(Image-linked spatial questions)

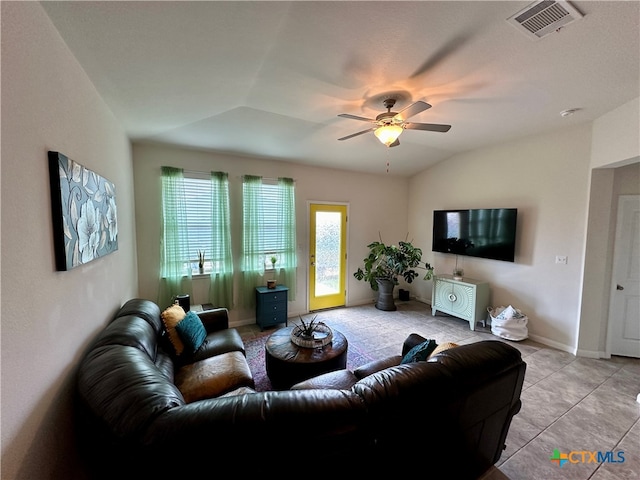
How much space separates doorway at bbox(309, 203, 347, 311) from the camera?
183 inches

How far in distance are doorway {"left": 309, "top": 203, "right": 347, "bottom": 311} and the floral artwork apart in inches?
120

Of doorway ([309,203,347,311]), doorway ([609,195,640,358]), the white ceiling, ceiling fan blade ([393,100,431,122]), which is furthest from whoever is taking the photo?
doorway ([309,203,347,311])

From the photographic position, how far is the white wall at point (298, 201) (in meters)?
3.38

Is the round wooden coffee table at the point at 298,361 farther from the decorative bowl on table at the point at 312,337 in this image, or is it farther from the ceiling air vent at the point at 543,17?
the ceiling air vent at the point at 543,17

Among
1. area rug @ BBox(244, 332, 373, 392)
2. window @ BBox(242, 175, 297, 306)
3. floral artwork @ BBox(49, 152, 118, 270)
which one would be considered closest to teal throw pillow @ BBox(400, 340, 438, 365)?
area rug @ BBox(244, 332, 373, 392)

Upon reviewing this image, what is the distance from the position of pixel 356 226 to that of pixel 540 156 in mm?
2919

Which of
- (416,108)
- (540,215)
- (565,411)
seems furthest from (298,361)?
(540,215)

• _The task_
Quote everything in the listing above exactly; pictures are the only thing to omit.

• _Exercise response_
How much space separates doorway at bbox(309, 203, 347, 311) from the camera?
183 inches

How far in distance are doorway {"left": 309, "top": 203, "right": 347, "bottom": 311} and the floral artwork apart in inches?
120

Of doorway ([309,203,347,311]), doorway ([609,195,640,358]), the white ceiling, ceiling fan blade ([393,100,431,122]), which is furthest from whoever is taking the photo?
doorway ([309,203,347,311])

From the photographic position, how far is the white wall at point (298, 201) (in meters)?
3.38

Is the round wooden coffee table at the point at 298,361 farther from the decorative bowl on table at the point at 312,337 in this image, or is it farther from the ceiling air vent at the point at 543,17?
the ceiling air vent at the point at 543,17

Among
1. area rug @ BBox(244, 332, 373, 392)
2. window @ BBox(242, 175, 297, 306)
3. floral artwork @ BBox(49, 152, 118, 270)
which one would be considered closest to teal throw pillow @ BBox(400, 340, 438, 365)?
area rug @ BBox(244, 332, 373, 392)

Upon reviewing this image, what is the distance from the position of pixel 356 226 to that of pixel 540 156 in mm?
2919

Which of
- (416,108)
- (540,215)
- (565,411)
seems furthest from (298,361)?
(540,215)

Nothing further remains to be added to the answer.